◆ Directive
Below are the records. Restate word for word every line from the one that contains "Of street lamp, bbox=64/0/86/169" through the final line, both included.

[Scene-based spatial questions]
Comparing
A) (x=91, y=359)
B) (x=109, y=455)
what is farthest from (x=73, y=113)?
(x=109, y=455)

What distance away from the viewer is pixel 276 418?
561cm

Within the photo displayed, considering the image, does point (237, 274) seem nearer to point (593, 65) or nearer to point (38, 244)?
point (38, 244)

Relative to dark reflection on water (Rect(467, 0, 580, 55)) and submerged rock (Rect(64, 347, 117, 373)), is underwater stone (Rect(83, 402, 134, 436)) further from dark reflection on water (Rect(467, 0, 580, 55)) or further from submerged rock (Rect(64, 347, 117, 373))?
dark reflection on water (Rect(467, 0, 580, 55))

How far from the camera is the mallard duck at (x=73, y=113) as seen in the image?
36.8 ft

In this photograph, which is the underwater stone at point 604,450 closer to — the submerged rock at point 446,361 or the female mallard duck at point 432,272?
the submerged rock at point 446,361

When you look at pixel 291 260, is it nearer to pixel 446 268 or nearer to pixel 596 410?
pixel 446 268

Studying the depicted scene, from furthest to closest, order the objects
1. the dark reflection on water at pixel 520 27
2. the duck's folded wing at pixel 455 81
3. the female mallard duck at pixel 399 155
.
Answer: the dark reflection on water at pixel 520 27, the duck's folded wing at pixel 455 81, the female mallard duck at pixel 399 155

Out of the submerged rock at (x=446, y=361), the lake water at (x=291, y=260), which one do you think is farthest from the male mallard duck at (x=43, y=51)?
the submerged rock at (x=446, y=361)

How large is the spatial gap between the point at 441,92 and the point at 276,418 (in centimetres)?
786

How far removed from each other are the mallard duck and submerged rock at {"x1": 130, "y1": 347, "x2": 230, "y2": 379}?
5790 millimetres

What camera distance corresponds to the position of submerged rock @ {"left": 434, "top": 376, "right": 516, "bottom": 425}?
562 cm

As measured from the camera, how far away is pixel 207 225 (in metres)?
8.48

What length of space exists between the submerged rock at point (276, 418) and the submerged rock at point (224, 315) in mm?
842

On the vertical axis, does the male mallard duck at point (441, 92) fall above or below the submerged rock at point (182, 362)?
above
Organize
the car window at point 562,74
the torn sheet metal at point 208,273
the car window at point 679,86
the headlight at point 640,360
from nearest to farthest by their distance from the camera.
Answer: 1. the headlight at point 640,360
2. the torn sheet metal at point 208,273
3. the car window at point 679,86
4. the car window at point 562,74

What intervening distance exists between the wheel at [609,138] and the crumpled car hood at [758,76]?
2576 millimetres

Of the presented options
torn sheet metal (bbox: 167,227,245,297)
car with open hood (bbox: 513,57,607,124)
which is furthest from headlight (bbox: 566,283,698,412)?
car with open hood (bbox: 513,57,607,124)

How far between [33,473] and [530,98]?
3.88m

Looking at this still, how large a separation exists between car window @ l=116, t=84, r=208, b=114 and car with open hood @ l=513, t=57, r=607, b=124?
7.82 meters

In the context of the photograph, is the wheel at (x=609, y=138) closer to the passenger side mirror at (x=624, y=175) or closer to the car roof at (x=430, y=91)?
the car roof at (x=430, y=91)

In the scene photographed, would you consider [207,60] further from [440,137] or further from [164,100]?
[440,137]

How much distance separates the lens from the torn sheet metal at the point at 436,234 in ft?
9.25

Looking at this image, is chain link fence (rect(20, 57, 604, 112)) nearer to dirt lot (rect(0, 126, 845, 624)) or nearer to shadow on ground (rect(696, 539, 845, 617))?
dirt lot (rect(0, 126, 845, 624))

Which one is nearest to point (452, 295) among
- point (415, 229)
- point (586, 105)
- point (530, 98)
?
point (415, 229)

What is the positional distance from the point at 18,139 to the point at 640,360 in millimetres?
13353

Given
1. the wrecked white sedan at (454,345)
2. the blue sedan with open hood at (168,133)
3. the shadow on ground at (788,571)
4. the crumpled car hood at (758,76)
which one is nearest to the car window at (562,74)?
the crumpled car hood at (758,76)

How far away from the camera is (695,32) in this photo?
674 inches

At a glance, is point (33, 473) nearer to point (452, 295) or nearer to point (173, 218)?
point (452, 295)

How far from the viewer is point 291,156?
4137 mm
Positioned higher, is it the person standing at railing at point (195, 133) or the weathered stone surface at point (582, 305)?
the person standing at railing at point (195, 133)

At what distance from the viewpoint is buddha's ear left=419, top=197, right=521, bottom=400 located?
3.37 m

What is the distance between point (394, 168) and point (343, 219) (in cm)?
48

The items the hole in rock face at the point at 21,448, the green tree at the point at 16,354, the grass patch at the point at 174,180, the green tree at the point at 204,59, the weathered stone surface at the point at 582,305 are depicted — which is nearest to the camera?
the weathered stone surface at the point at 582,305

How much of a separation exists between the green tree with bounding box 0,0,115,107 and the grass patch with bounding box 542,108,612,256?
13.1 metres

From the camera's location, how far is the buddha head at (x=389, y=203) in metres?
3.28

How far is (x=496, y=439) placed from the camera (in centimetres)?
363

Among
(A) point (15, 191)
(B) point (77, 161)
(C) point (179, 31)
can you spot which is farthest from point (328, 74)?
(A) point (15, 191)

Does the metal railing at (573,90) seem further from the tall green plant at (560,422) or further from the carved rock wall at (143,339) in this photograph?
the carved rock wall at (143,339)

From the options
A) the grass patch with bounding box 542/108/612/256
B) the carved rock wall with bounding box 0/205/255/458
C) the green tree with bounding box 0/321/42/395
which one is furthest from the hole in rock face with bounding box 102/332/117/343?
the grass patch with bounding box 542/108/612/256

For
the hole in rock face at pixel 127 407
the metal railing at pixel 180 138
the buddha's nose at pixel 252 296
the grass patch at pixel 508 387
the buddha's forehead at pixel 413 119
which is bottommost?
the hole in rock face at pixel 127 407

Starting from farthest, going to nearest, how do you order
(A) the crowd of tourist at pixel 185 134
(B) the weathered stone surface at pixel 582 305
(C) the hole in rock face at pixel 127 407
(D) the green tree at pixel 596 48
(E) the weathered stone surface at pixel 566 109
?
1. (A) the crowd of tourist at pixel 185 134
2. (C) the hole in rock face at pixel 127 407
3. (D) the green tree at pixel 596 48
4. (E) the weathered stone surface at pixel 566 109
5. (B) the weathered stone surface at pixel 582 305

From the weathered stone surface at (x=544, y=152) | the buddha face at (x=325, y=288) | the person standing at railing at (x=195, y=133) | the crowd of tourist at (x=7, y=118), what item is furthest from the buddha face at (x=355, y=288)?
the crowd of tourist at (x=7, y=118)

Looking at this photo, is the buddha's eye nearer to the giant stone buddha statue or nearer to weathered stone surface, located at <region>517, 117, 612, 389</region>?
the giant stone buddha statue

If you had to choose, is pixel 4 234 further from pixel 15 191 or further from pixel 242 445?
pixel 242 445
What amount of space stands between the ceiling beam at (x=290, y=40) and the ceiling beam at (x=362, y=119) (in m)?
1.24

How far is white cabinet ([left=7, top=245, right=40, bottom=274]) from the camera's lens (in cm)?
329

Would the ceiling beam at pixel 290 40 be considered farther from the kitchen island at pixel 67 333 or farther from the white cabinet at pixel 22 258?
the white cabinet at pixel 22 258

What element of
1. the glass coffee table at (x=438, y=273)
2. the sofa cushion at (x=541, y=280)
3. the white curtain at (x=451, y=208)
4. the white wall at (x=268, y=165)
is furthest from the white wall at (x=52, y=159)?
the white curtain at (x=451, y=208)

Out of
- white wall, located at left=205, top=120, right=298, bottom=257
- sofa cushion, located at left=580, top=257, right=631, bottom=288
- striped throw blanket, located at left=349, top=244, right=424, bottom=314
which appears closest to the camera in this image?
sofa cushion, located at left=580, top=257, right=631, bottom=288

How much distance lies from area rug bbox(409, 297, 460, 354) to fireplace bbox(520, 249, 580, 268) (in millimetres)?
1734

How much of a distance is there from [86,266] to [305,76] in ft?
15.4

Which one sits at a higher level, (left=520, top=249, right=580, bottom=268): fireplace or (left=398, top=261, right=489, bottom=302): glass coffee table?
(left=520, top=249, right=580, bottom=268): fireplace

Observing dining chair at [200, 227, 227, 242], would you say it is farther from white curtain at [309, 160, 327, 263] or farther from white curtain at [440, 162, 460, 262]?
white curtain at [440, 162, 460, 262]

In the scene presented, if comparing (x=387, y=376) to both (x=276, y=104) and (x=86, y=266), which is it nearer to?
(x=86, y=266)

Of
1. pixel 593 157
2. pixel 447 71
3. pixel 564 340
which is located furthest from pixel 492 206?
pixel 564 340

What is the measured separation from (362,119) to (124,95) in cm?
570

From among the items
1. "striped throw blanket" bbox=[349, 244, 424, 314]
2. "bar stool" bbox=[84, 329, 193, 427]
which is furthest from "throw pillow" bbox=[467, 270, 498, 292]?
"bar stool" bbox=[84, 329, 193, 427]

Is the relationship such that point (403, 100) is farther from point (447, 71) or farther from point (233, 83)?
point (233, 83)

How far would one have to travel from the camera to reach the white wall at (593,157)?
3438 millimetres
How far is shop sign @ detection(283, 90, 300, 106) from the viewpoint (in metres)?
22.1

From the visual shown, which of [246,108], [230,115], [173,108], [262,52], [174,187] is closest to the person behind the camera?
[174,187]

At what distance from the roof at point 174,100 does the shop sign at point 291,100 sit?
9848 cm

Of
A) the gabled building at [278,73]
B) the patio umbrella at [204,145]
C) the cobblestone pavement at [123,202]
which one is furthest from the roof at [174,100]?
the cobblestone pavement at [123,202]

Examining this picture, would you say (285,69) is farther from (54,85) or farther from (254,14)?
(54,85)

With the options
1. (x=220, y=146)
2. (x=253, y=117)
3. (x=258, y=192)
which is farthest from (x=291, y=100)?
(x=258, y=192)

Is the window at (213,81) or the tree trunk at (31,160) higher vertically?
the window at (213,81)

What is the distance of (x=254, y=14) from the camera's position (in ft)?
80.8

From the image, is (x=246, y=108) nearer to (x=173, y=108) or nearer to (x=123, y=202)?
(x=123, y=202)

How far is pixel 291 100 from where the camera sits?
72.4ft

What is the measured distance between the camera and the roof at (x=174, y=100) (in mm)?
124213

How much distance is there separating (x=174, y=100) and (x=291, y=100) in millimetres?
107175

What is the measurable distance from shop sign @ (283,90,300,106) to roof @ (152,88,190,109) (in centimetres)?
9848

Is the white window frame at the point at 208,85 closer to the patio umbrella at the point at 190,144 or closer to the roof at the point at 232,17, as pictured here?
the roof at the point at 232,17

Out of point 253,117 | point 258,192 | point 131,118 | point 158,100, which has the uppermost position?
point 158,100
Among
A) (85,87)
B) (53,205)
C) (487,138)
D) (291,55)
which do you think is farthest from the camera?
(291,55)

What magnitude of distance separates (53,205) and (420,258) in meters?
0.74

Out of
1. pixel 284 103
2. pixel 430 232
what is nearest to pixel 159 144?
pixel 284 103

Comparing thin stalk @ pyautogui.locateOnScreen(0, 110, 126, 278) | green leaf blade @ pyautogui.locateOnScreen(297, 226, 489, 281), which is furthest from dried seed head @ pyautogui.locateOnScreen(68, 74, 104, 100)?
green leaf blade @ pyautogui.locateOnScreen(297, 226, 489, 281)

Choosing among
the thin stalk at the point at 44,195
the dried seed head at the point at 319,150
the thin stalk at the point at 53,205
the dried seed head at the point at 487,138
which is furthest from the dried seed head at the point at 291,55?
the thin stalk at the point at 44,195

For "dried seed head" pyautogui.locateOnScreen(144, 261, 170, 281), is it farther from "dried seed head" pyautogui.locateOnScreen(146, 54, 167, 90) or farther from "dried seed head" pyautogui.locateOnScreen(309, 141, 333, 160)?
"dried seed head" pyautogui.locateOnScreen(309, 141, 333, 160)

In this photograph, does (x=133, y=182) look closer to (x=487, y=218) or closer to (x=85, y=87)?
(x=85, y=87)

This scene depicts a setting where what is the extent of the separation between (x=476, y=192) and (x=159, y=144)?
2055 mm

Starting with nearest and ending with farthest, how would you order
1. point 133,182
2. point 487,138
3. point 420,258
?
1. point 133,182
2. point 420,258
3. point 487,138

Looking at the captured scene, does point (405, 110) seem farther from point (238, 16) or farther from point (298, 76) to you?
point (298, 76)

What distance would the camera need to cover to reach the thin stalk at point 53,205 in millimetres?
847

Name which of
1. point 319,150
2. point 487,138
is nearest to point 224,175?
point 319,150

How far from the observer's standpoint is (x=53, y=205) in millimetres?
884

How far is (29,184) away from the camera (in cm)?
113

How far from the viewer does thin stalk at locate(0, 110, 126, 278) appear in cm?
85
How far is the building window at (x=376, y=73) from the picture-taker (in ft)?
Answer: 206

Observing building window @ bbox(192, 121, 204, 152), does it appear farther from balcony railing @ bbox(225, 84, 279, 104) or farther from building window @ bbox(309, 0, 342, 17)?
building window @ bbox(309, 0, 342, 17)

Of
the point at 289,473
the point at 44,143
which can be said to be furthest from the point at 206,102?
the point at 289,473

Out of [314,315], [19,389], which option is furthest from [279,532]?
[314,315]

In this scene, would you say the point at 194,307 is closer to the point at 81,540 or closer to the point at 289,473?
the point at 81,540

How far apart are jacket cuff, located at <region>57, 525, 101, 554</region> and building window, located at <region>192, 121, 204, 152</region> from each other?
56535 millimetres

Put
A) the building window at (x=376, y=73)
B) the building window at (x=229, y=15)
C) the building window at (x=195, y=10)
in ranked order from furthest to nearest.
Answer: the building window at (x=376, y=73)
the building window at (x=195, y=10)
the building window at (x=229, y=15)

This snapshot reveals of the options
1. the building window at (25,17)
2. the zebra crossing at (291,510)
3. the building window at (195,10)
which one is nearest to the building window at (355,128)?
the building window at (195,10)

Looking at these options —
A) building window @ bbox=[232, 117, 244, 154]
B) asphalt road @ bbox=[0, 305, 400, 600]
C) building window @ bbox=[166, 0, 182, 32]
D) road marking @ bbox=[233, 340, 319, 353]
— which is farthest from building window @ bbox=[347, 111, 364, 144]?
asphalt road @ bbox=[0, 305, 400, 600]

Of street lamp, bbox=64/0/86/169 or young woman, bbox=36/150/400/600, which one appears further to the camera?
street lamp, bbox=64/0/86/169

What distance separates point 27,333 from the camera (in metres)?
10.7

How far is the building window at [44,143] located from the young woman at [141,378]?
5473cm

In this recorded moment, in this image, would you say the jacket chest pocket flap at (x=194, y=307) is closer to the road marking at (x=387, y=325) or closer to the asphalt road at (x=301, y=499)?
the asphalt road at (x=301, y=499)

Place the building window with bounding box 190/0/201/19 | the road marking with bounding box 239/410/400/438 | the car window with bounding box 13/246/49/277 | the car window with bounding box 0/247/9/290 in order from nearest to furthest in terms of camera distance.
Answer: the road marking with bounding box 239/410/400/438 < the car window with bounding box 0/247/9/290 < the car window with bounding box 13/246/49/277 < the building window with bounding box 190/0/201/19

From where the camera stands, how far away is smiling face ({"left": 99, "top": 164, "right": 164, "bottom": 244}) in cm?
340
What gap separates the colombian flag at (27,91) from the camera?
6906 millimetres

◆ Written reply
Of street lamp, bbox=64/0/86/169 or young woman, bbox=36/150/400/600, which one appears further to the camera?
street lamp, bbox=64/0/86/169

What distance separates point 27,333 from the camera (in metres)?
10.7

How far is the building window at [44,143] located from the young woman at [141,378]?
5473cm

In this recorded moment, in this image, would you say the jacket chest pocket flap at (x=194, y=307) is closer to the road marking at (x=387, y=325) or closer to the asphalt road at (x=301, y=499)?
the asphalt road at (x=301, y=499)

Place the building window with bounding box 190/0/201/19 | the road marking with bounding box 239/410/400/438 | the car window with bounding box 13/246/49/277 | the car window with bounding box 0/247/9/290 in order from nearest to furthest in terms of camera distance.
Answer: the road marking with bounding box 239/410/400/438 < the car window with bounding box 0/247/9/290 < the car window with bounding box 13/246/49/277 < the building window with bounding box 190/0/201/19

From where the camera stands, how far away is smiling face ({"left": 99, "top": 164, "right": 164, "bottom": 244}) in cm?
340
What gap separates the colombian flag at (27,91) from the camera?
6906 millimetres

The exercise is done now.